Below are some records. How many of their lines contain the string "United"? Give the number only.

#### The records

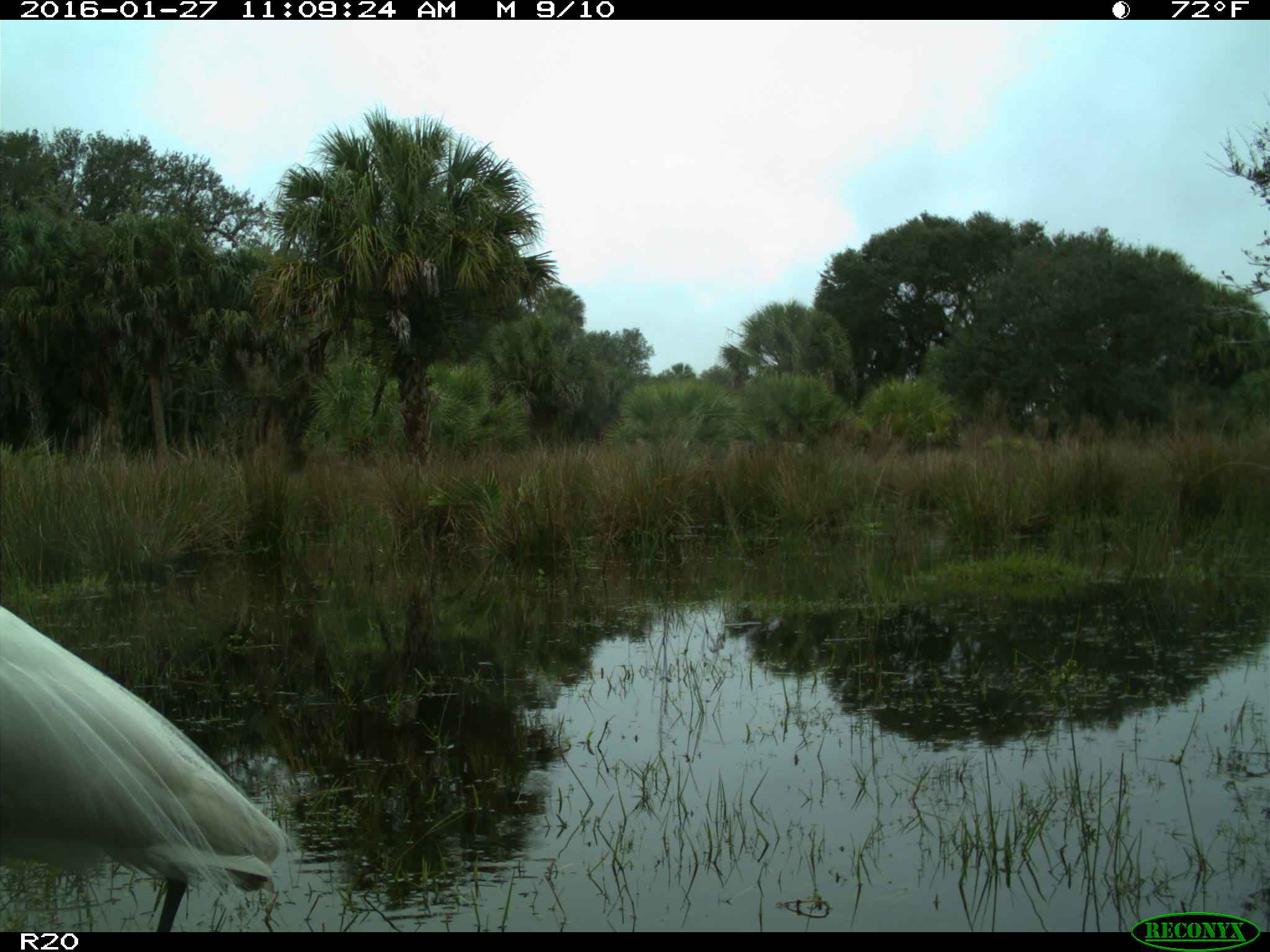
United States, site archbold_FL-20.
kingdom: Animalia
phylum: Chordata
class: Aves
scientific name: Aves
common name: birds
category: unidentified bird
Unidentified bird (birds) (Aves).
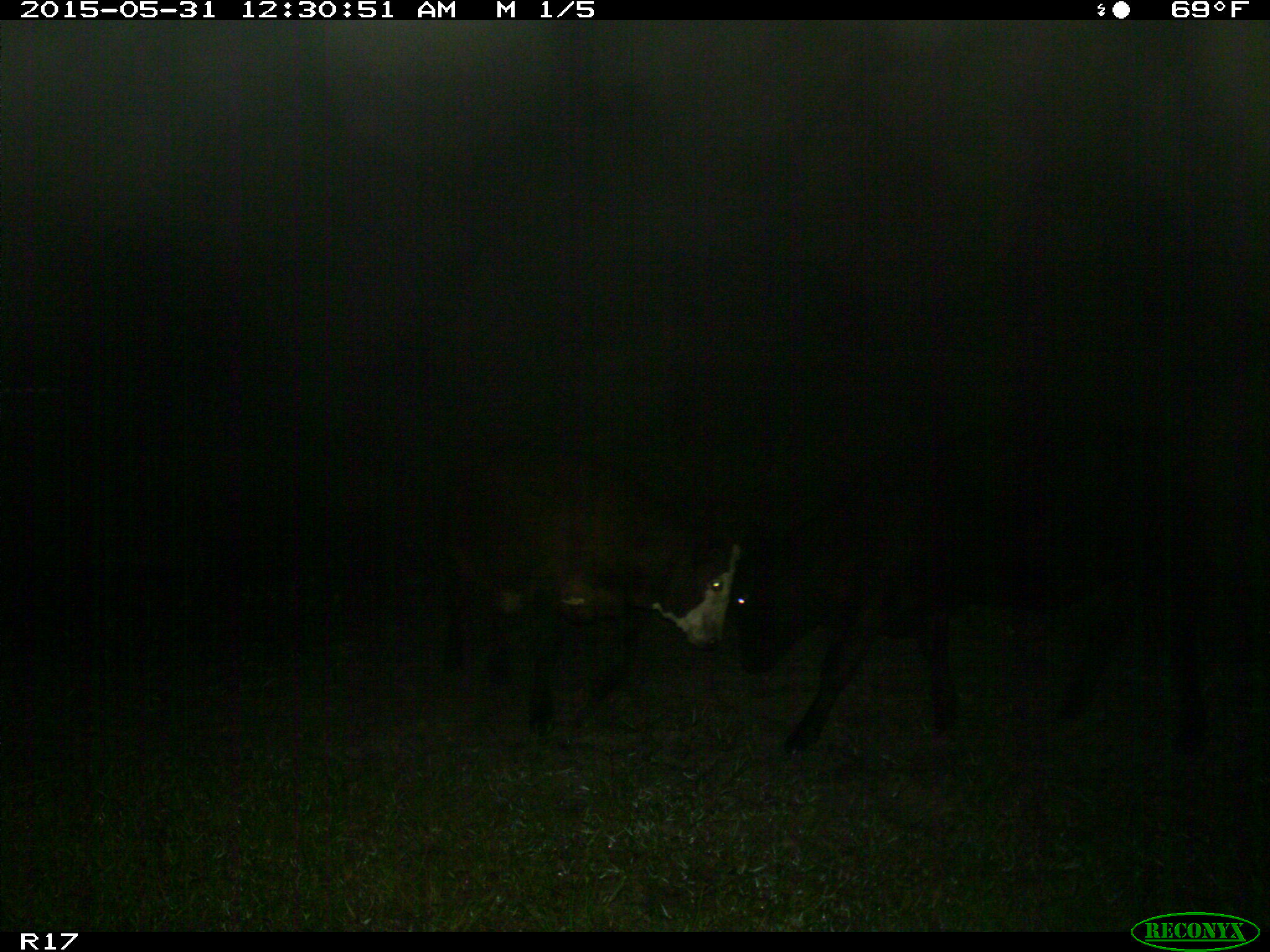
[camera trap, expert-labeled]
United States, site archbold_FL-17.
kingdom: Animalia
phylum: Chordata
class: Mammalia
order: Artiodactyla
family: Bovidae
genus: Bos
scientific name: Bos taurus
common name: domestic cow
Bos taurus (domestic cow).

########
#### The records

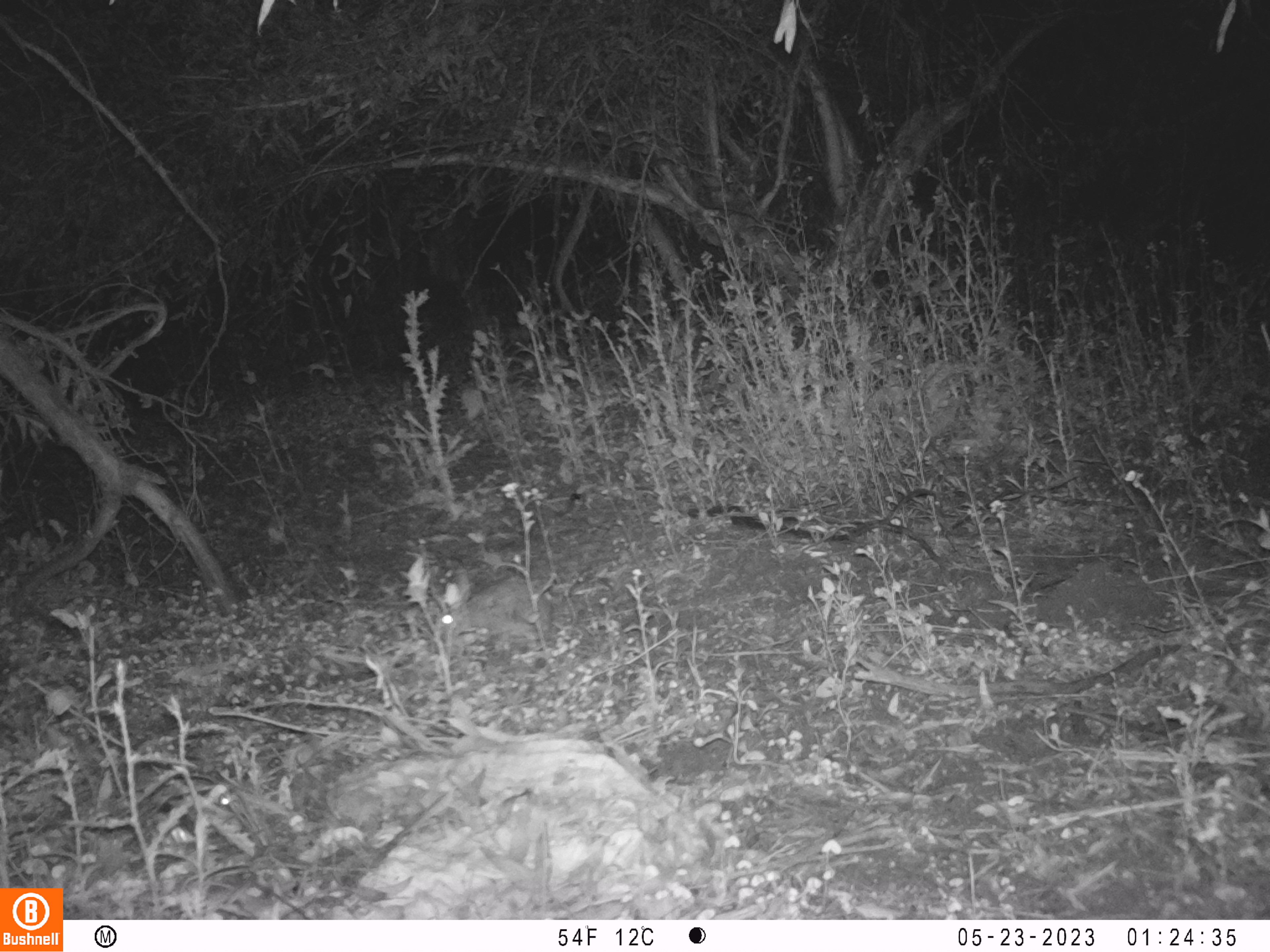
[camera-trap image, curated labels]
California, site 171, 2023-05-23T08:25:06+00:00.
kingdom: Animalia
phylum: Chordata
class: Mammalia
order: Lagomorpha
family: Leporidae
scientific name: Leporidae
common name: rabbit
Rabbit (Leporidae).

########

Written reply: 2